Un interessante studio è stato condotto da Womack et al. (2009) ponendo a confronto due stabilimenti produttivi nel settore dell’automobile a livelli diversi di implementazione delle metodologie della Lean Manufacturing ed analizzando 56 postazioni di lavoro in base ai parametri di forza, postura e ripetitività del rischio di disturbo muscolo-scheletrico.
I risultati dimostrano un evidente aumento del ritmo di lavoro, inteso come numero di ripetizioni per unità di tempo nell’azienda Lean ma, nel contempo, una riduzione degli sforzi applicati. É ragionevole pensare infatti che la riduzione dei tempi ciclo si possa ottenere rendendo il lavoro più facile e riducendone gli sforzi.

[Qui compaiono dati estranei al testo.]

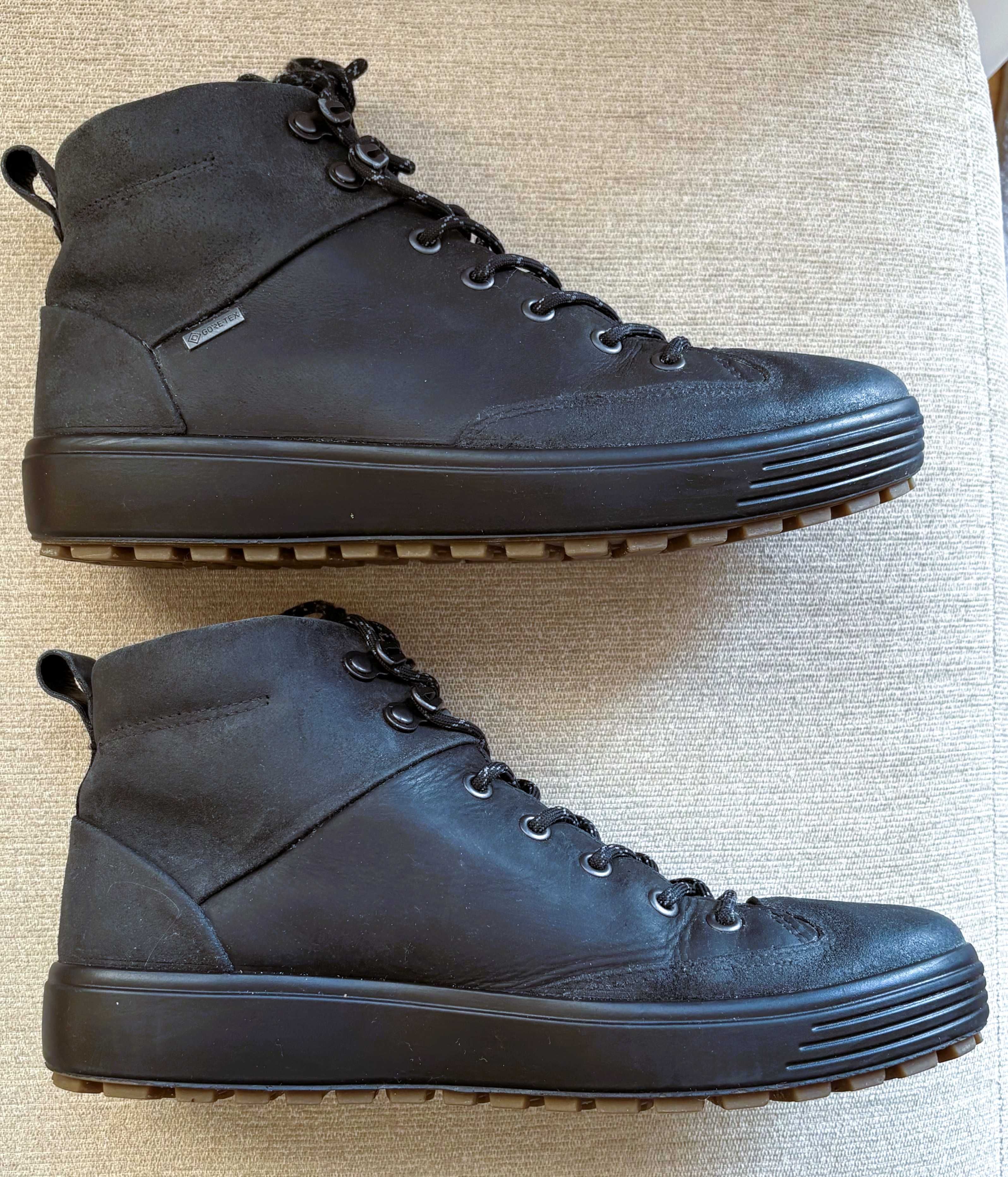 Ecco Soft 7 Tred M Gore-Tex 40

Riferendosi ai livelli di rischio per la mano, Womack et al. (2009) osservano anche che negli strumenti del Pensiero Snello non vi è nessun elemento in grado di focalizzarsi intrinsecamente su qualità del processo, sicurezza dei lavoratori o coinvolgimento dei dipendenti. Le aziende
potrebbero quindi applicare le sole tecniche per la riduzione degli sprechi trascurando la filosofia di base, con il rischio di aumentare il carico di lavoro. Il fatto di non porre la dovuta attenzione nei confronti di qualità del processo, lotti di piccole dimensioni, supporto dei capi reparto e formazione dei lavoratori potrebbe condurre i soggetti a rischi superiori ed effetti negativi sulla salute e sicurezza.
Di parere contrario lo studio di Brännmark e Håkansson (2012), secondo cui un sistema di Lean
Manufacturing non completamente implementato lascia più autonomia ai lavoratori che possono
ridurre gli effetti negativi della Lean.